Grüne fragen nach Verbindungen zwischen Christentum und Rechtsextremismus – Debatte entbrannt
Roger AdolphGrüne fragen nach Verbindungen zwischen Christentum und Rechtsextremismus – Debatte entbrannt
Die Grünen in Deutschland haben eine offizielle Kleine Anfrage an die Bundesregierung eingereicht. Darin geht es um mögliche Verbindungen zwischen christlichem Fundamentalismus und rechtsextremen Strömungen. Der Vorstoß hat unter christlichen Gruppen und politischen Beobachtern eine Debatte ausgelöst.

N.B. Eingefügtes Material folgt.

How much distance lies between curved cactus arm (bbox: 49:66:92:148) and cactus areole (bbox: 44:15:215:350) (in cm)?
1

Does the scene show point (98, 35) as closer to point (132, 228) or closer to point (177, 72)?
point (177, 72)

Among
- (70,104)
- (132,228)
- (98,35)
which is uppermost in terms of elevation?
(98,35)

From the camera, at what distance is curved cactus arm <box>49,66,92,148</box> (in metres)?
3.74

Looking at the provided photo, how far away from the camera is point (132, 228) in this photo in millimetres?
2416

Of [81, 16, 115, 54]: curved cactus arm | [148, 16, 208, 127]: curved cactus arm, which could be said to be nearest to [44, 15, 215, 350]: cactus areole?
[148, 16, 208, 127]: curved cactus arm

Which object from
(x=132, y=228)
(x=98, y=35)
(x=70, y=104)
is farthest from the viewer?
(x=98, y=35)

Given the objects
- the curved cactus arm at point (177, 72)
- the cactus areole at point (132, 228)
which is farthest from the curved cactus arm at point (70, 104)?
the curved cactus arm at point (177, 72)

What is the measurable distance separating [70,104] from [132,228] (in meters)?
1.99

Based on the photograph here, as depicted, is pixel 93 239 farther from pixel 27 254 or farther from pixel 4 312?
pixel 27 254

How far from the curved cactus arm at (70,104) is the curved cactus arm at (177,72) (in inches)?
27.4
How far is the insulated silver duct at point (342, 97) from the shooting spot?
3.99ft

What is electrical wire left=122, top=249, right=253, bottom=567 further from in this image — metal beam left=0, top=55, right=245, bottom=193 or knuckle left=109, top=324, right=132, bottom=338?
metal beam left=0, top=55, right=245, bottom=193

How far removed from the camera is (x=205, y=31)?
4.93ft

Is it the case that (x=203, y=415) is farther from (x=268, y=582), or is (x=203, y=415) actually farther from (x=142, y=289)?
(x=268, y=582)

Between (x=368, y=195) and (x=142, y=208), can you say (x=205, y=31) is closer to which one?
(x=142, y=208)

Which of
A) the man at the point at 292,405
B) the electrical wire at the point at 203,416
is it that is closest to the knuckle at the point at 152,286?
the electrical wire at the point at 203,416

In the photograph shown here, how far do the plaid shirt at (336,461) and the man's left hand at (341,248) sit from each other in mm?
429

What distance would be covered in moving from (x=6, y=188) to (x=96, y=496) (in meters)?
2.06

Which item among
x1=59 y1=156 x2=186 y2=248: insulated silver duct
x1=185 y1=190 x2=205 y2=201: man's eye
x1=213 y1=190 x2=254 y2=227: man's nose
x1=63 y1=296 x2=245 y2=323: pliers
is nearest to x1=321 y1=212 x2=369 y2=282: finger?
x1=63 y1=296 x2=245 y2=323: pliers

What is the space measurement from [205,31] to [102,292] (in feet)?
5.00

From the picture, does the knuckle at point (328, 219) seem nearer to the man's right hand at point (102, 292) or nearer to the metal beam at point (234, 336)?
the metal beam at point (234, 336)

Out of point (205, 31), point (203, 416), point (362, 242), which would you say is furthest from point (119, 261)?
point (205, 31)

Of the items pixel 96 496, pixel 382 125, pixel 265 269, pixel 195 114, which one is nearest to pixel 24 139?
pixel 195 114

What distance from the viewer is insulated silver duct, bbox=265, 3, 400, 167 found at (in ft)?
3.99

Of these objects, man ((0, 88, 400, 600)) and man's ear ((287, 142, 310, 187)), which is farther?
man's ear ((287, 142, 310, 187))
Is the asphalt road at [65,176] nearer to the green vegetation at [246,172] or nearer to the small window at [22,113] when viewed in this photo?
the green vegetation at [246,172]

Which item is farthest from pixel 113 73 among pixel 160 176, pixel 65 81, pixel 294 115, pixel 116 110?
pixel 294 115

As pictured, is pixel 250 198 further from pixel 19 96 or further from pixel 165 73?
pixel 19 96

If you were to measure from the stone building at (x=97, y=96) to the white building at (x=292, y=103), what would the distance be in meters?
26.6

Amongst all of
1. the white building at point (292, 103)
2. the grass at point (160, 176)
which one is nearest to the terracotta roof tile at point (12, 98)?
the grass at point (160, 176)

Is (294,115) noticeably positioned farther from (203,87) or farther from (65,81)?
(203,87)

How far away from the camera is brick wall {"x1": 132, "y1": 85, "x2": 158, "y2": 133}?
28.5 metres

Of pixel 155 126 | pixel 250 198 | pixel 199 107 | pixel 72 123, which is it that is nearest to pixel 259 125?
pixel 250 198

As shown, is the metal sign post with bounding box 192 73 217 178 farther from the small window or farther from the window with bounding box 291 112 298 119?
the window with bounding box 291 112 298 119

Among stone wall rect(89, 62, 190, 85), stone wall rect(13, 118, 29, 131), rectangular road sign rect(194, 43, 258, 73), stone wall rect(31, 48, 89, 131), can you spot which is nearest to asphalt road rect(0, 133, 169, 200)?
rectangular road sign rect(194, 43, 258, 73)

Die von der Bundestagsfraktion der Grünen eingereichte Kleine Anfrage zielt darauf ab, Ausmaß und Gefahrenpotenzial fundamentalistischer christlicher Netzwerke zu klären. Zudem werden Informationen über Verbindungen zwischen christlichen Meinungsmachern und rechtsextremen Personen oder Parteien angefordert. Namentlich genannt werden Organisationen wie Alliance Defending Freedom International und der Bundesverband Lebensrecht (BVL) sowie dessen jährlicher Marsch für das Leben.
Öffentlich-rechtliche Sender wie ARD und ZDF hatten bereits Sendungen ausgestrahlt, in denen konservative Christen kritisch dargestellt wurden. Die Grünen schlagen nun politische Maßnahmen vor, um digitale Inhalte mit Bezug zu christlich motiviertem Extremismus zu entfernen.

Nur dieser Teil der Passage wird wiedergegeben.